(Given passage Opens)
There are a number of different template types defined within the guidelines to describe the variety of network resources available:
Other template types are designed for use in the context of ftp archives to provide information about a particular ftp site:
The configuration files would be relevant for the automatic collection of records, and in a broader context, the service template would be used to describe free-standing resources.
Each record can only have one template type, but any of the other data elements can be repeated. It is intended that template types and data elements should be extensible, although extensions would not be inter-operable unless agreed between implementations.
Effort has been made to ensure the templates are 'human readable' which means less processing is required to make the data understandable. This helps to ensure there is a low entry cost to implement the templates. Attribute names are therefore written in full.
The content is deliberately limited in detail in order to ensure the record is simple to create. The content includes simplified bibliographic fields (title, author, publisher, language) but in addition IAFA records are characterised by containing a large amount of non-bibliographic information. The content of the record is designed to take advantage of the context in which the record will be used, so URL and e-mail links to authors and publishers are included.
The content includes detailed record management information including the date a record was created, the date for review as well as details of the creator of the record. This allows for the development of automated record maintenance procedures. It allows system administrators to keep track of rapidly changing resources and allows for quality checks to be carried out at regular intervals.
Every time an individual or organisation occurs in a record there are a number of common data elements required to describe them e.g. name, address, telephone number, e-mail address. These logically grouped data elements are termed clusters in the guidelines and can be used to save indexing time by creating the details once then referring to them by a unique handle. The IAFA guidelines define the content of clusters for both individuals and organisations. Clusters of data elements can be identified by a unique handle although it is dependent on the implementation how the cluster information is incorporated into the record. It would be possible to repeat the cluster data in each record containing the cluster, or to use the clusters in a more sophisticated way to enable the clustered data to be stored once only in the database.
(Given passage Closes)
Prompt A: List the simplified bibliographic fields that the passage on IAFA templates says a record includes.
Prompt B: In the passage on IAFA templates, what term do the guidelines use for logically grouped data elements that describe an individual or organization?
Prompt C: Carry the passage on IAFA templates further, picking up after its final sentence.
(Data section Opens)
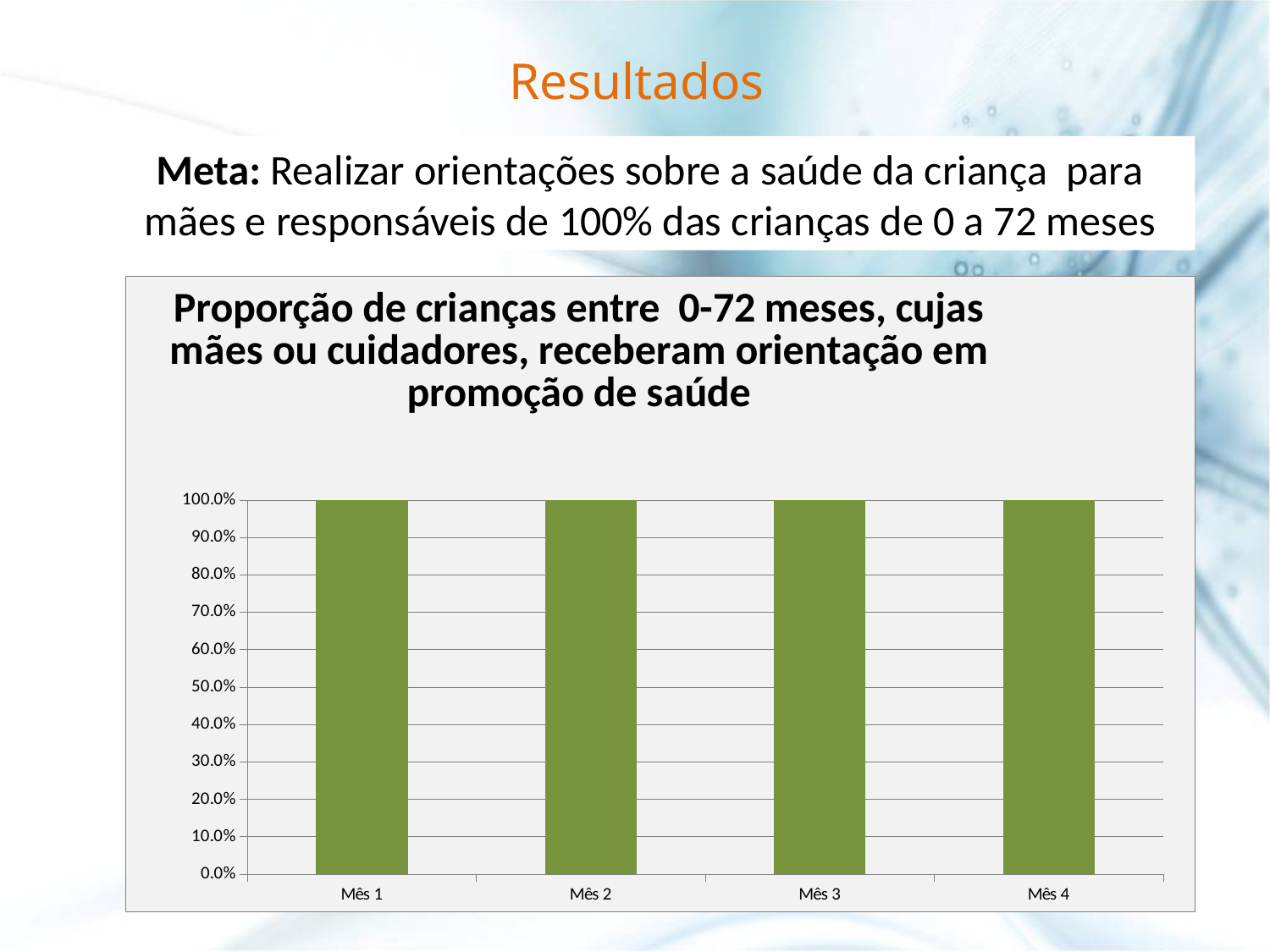
What is the label of the first category on the x axis? Mês 1 What is the value for Mês 4 in the chart? 100.0% What is the value for Mês 3 in the chart? 100.0% What is the value for Mês 1 in the chart? 100.0% How many categories (months) are shown on the x axis of the chart? 4 What is the difference between the values for Mês 1 and Mês 4? 0.0% What is the highest value shown on the y axis of the chart? 100.0% What kind of chart is shown on the slide? bar chart Is the value for Mês 2 greater or less than 50.0%? greater Do the values rise, fall, or stay the same from Mês 1 to Mês 4? stay the same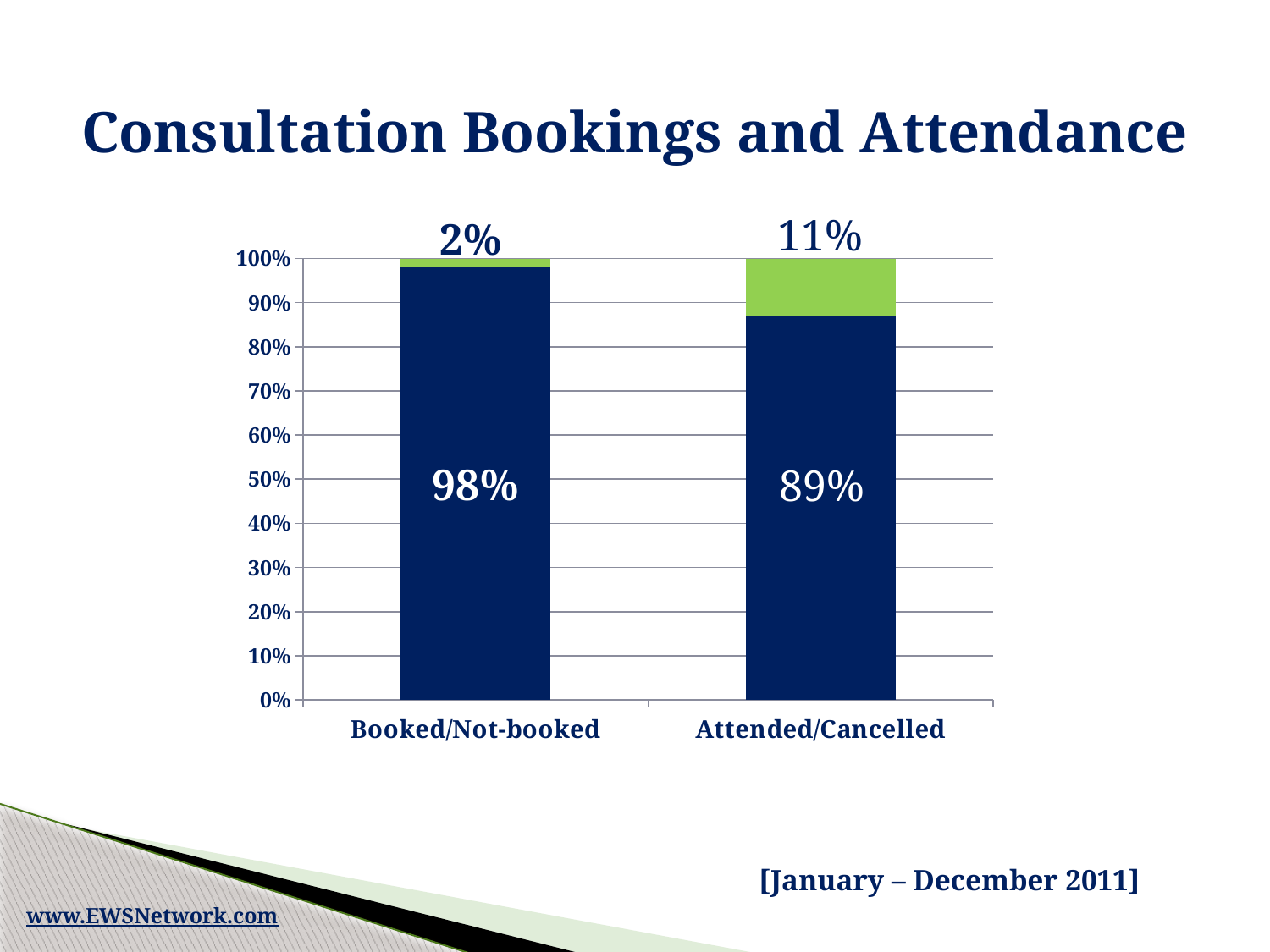
What is the difference between the green segment values of the Attended/Cancelled bar and the Booked/Not-booked bar? 9% How many categories are shown on the x axis of the chart? 2 What is the total of the two segments in the Attended/Cancelled bar? 100% What is the difference between the dark blue segment values of the Booked/Not-booked bar and the Attended/Cancelled bar? 9% What value is shown on the dark blue segment of the Attended/Cancelled bar? 89% What value is shown on the green segment of the Booked/Not-booked bar? 2% What kind of chart is shown on the slide? Stacked bar chart What is the title of the chart on the slide? Consultation Bookings and Attendance What value is shown on the green segment of the Attended/Cancelled bar? 11% What value is shown on the dark blue segment of the Booked/Not-booked bar? 98% Which bar has the larger green segment, Booked/Not-booked or Attended/Cancelled? Attended/Cancelled Which bar has the larger dark blue segment, Booked/Not-booked or Attended/Cancelled? Booked/Not-booked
(Data section Closes)
Answer A: title, author, publisher, language

Answer B: Clusters.

Answer C:
Further proposals to extend the use of clusters have been circulated by Bunyip Ref 17 as part of the development of more detailed White Pages whois++ templates for use with the whois++ protocol. These proposals suggest definitions of further clusters at a lower level for names, phone numbers and addresses. In addition it is proposed that the user and organization cluster would be broken down to include record management details. This reflects the need to keep record maintenance information at the cluster level as well as the resource level.
Each record and cluster within the database is identified by a string of characters and/or digits unique within the system on which it resides. If the record or cluster is removed to another context (e.g. referred to within a centroid index) then handles must be adjusted to retain their uniqueness in the new system. This problem will remain until a universal URI scheme is agreed.
The IAFA templates identify roles of persons and organisations by prefixing the name of the cluster (or other attribute name) by the role definition e.g.
It would be possible to maintain a controlled list of terms defining roles for individuals and organisations, although this has not been developed in the original guidelines.
The guidelines set down that different versions of the same resource are described as variants. If a resource has 'the same intellectual content' it is taken to be the same resource regardless of language or text format (ASCII, Adobe, Postscript etc.).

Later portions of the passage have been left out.